Com o objetivo de facilitar as ações entre as equipes de saúde e educação, as atividades a serem executadas devem estar incluídas nos projetos pedagógicos das escolas, e são organizadas em três dimensões – avaliação das condições de saúde clínica e psicossocial; prevenção de doenças e agravos e promoção da saúde; formação (BRASIL, 2011; BRASIL, 2015). Dentro do componente I está prevista triagem da acuidade auditiva e identificação de problemas auditivos, na linha de ação “Avaliação Auditiva”. São propostas as estratégias de capacitação aos educadores e profissionais da rede básica sobre o desenvolvimento auditivo de crianças, e ações para promoção e prevenção de problemas auditivos e a aplicação de instrumento de avaliação auditiva, a ser indicado como referência pelo Ministério da Saúde (MS) (BRASIL, 2011).
Em 2015 o MS coloca a identificação dos escolares com sinais de alteração auditiva como optativa, a partir das ações de verificação e registro de realização do “teste da orelhinha” na maternidade, na entrada da criança na creche, e a identificação anual de escolares com possíveis sinais de comprometimento auditivo para pré-escola, ensino fundamental e médio, e educação de jovens e adultos (BRASIL, 2015). Nesse instrutivo não é detalhada a avaliação da acuidade auditiva (BRASIL, 2007) embora a portaria mais recente inclua a promoção de saúde auditiva e identificação de escolares com sinais de alterações auditivas (BRASIL, 2017a).

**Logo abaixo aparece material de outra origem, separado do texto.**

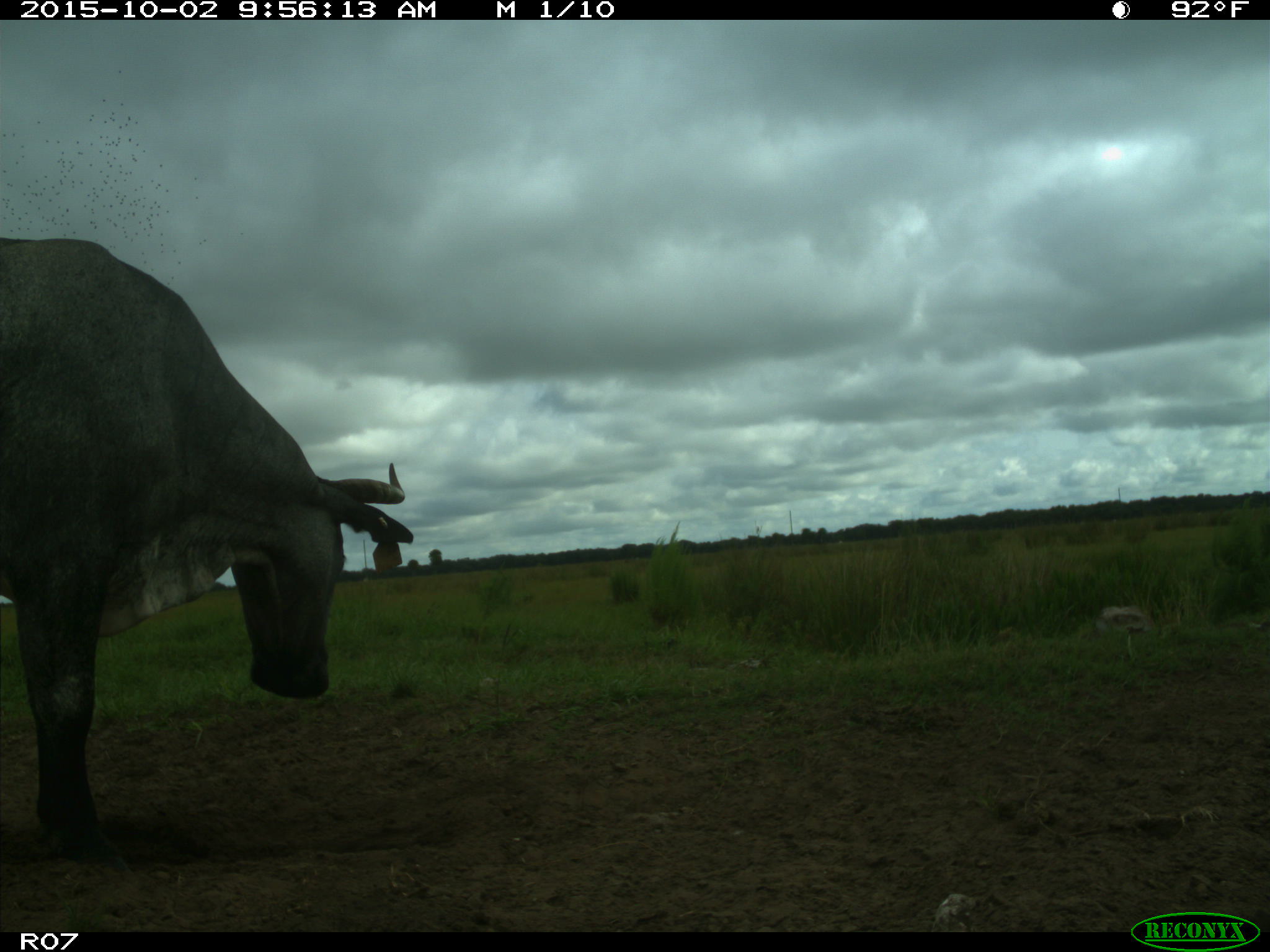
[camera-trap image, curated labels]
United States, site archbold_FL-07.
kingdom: Animalia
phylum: Chordata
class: Mammalia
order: Artiodactyla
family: Bovidae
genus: Bos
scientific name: Bos taurus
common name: domestic cow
Bos taurus (domestic cow).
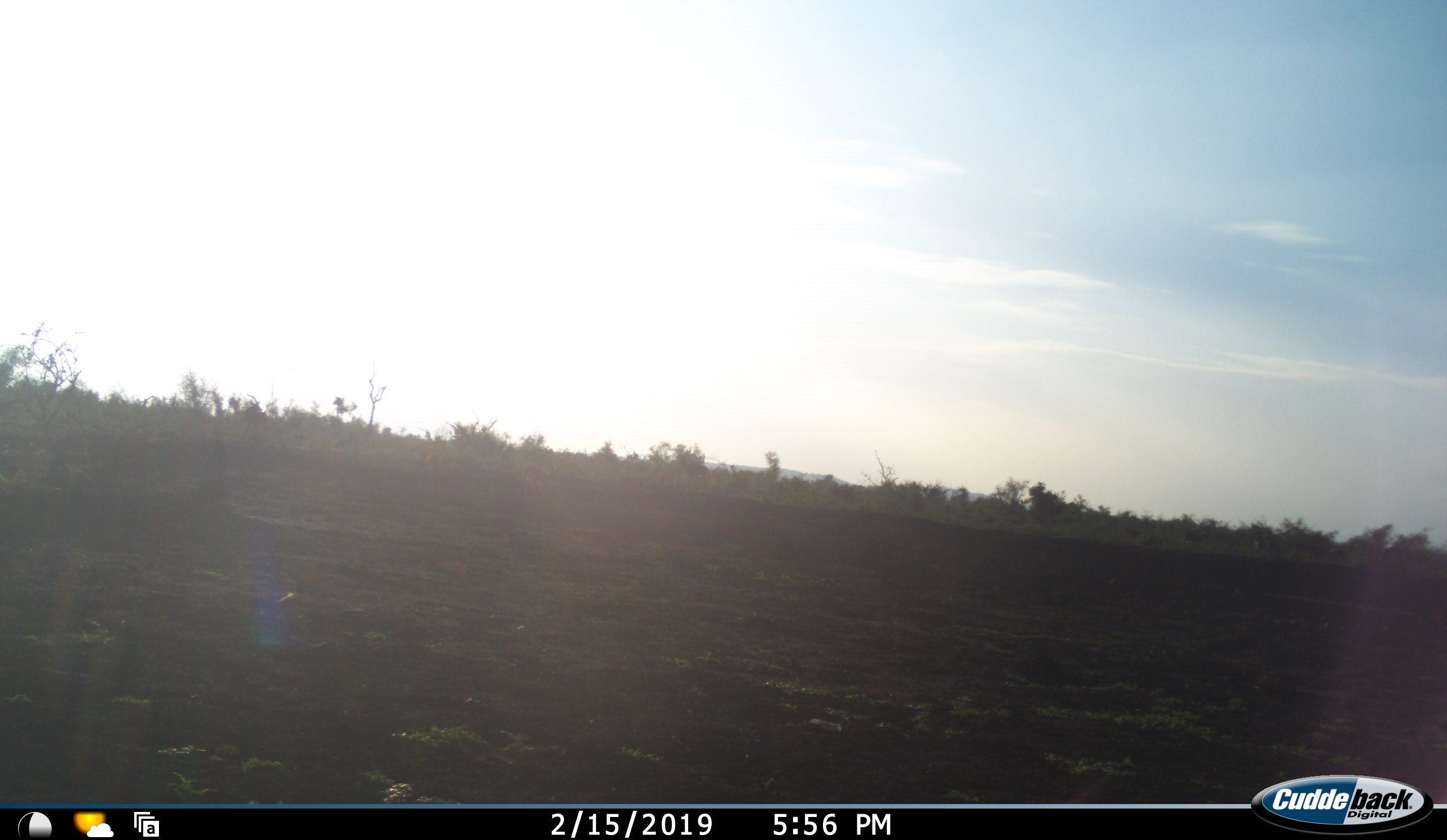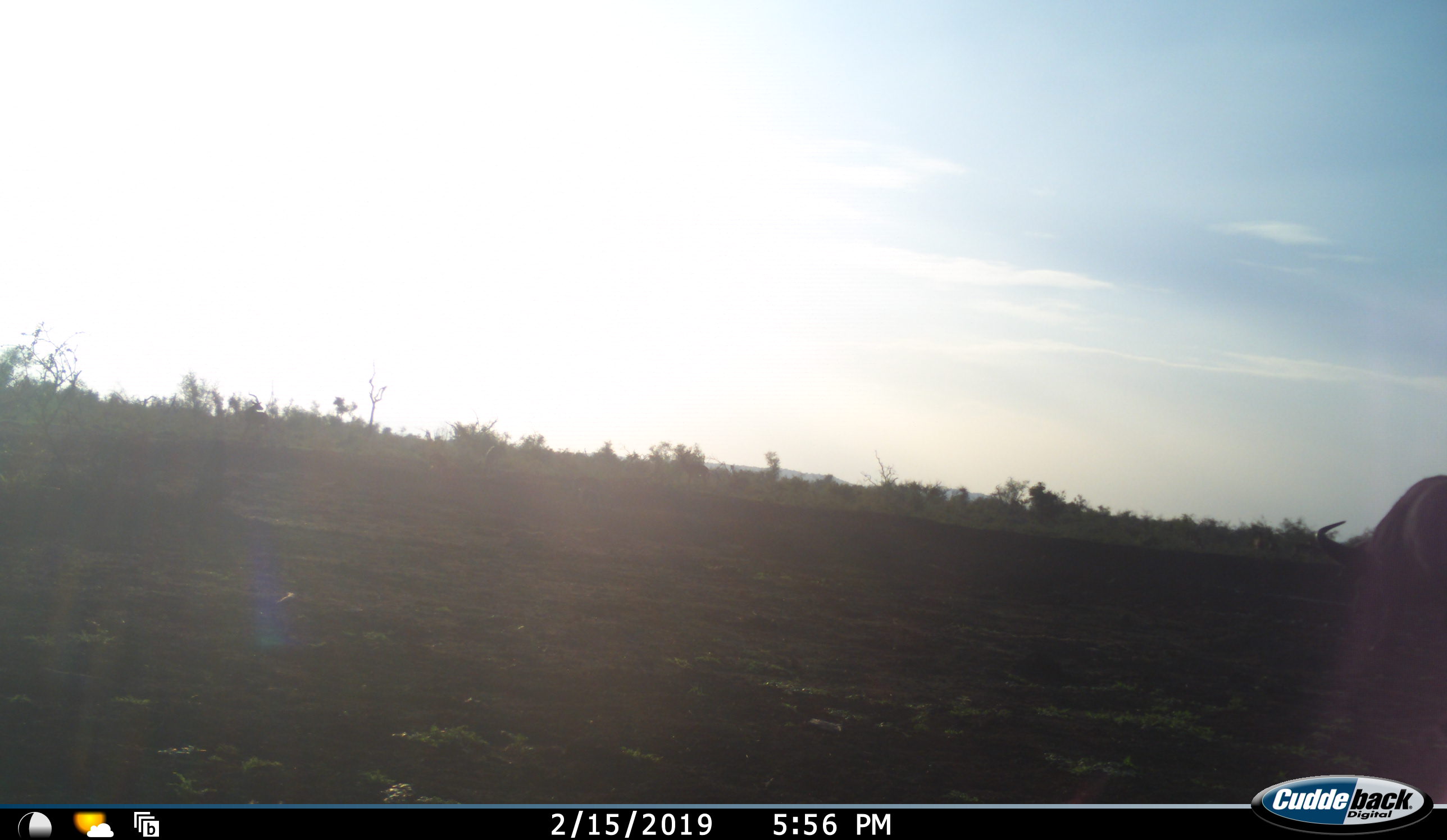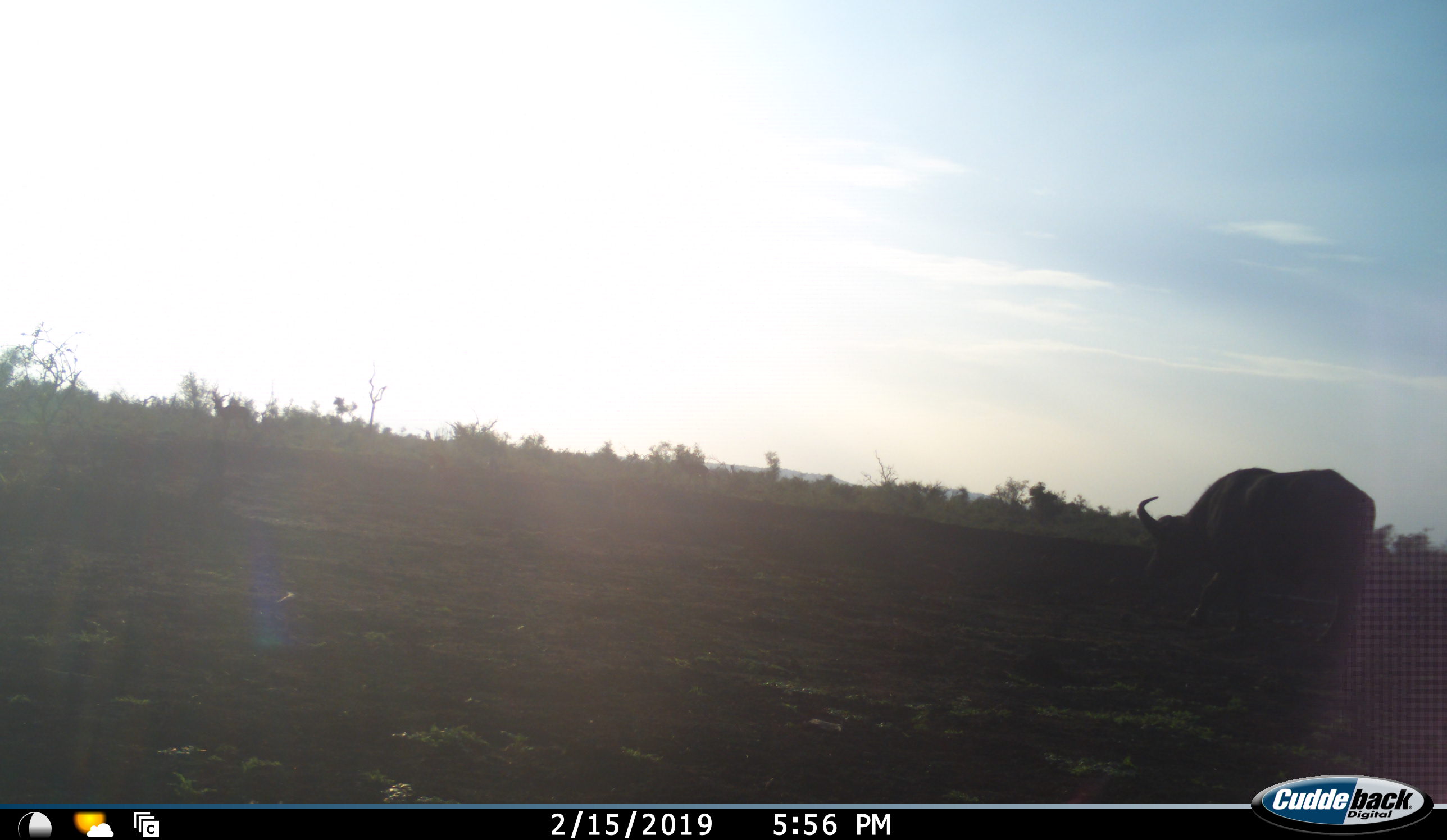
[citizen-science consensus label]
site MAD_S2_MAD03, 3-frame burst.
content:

Apesar da relevância da audição na vida escolar desde o ensino infantil (BRASIL, 2011), as proposições do programa ainda não apontam o instrumento de avaliação auditiva. As ações previstas no PSE como um todo, assim como uma adequada assistência à saúde auditiva, propiciam a integralidade como eixo central de cuidado dessa população.
No município do Natal há 34 Unidades Básicas de Saúde, 26 escolas municipais e 34 escolas estaduais participantes do programa, sendo articulados por representantes da Secretaria Municipal de Saúde (SMS), Secretaria Municipal de Educação (SME) e da Secretaria da Educação e da Cultura (SEEC) (PREFEITURA DO NATAL, 2018). Estudos recentes realizados na capital indicam que o PSE na cidade está em fase de construção (MEDEIROS, 2015), com grau de implantação incipiente, verificado a partir da avaliação de estrutura (recursos físicos, financeiros e humanos) e processos (reuniões, atividades, registro e monitoramento) (MEDEIROS, 2017). Profissionais da saúde e educação, assim como escolares e suas famílias estão se apropriando dos caminhos e ferramentas necessários à sustentabilidade das ações (MEDEIROS, 2015). O cenário da capital comprova os desafios encontrados na intersetorialidade, revelando a necessidade de fortalecer o elo entre saúde e educação.
No ambiente escolar, em parceria com educadores, cabe ao fonoaudiólogo desenvolver ações que contribuam para a promoção, aprimoramento, e prevenção de alterações dos aspectos relacionados à audição, linguagem, motricidade oral e voz, que favoreçam e otimizem o processo de ensino e aprendizagem (CFFa, 2005). A atuação ganhou tanto destaque que foi reconhecida como especialidade pelo conselho regulamentador da profissão (CFFa, 2010). O fonoaudiólogo é um parceiro importante na educação para o enfrentamento dos desafios atuais relacionados ao processo ensino-aprendizagem e embora seja profissional da área da saúde, a origem e muitas atuações da Fonoaudiologia estão ligadas à Educação e à aprendizagem (CFFa, 2015b).